# Work item
Your copy should repeat each record exactly and contain none of the pictures.

(Data entries)
====
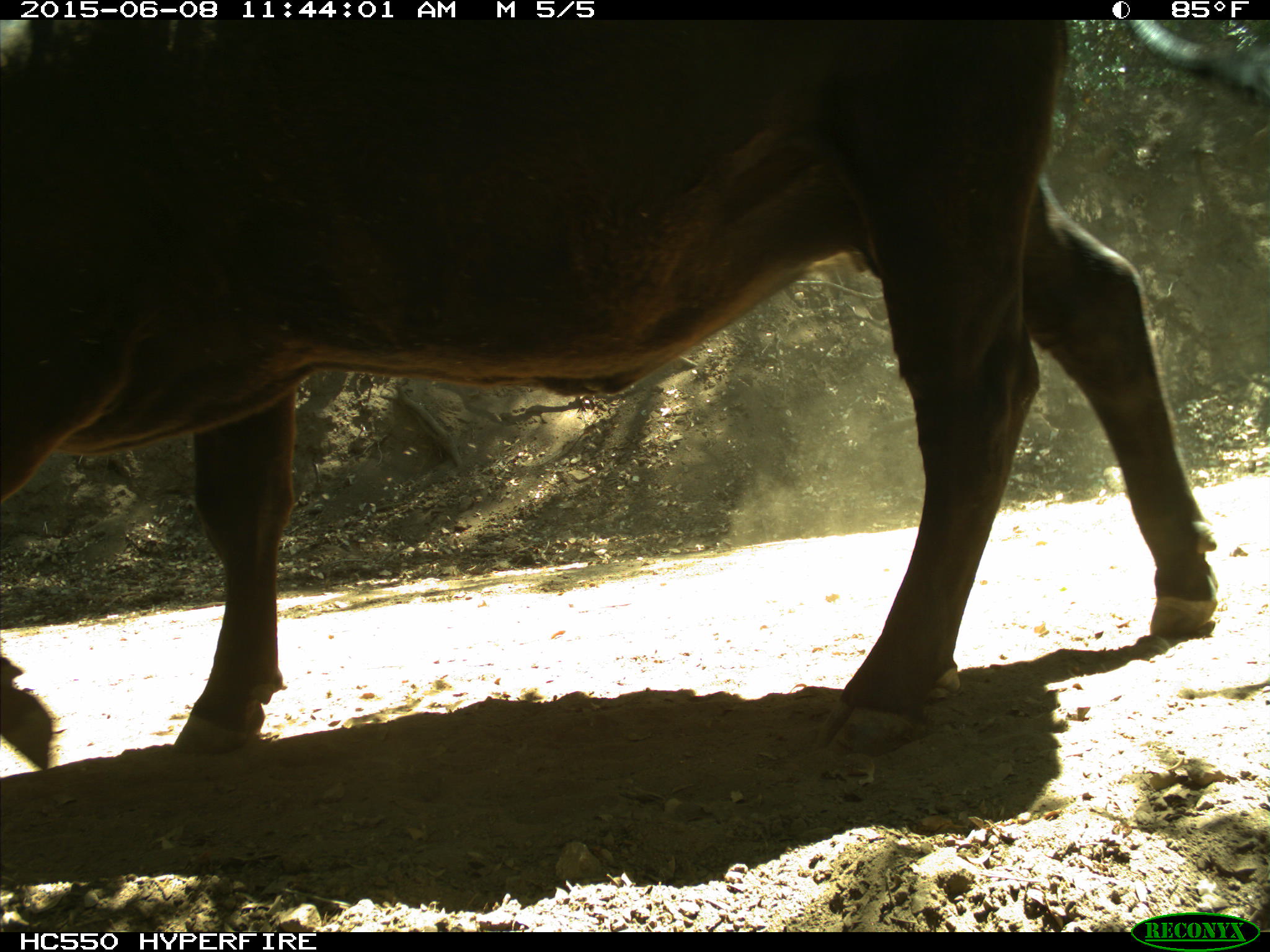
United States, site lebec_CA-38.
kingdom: Animalia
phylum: Chordata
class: Mammalia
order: Artiodactyla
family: Bovidae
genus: Bos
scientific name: Bos taurus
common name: domestic cow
====
# Solution for this exercise
United States, site lebec_CA-38.
kingdom: Animalia
phylum: Chordata
class: Mammalia
order: Artiodactyla
family: Bovidae
genus: Bos
scientific name: Bos taurus
common name: domestic cow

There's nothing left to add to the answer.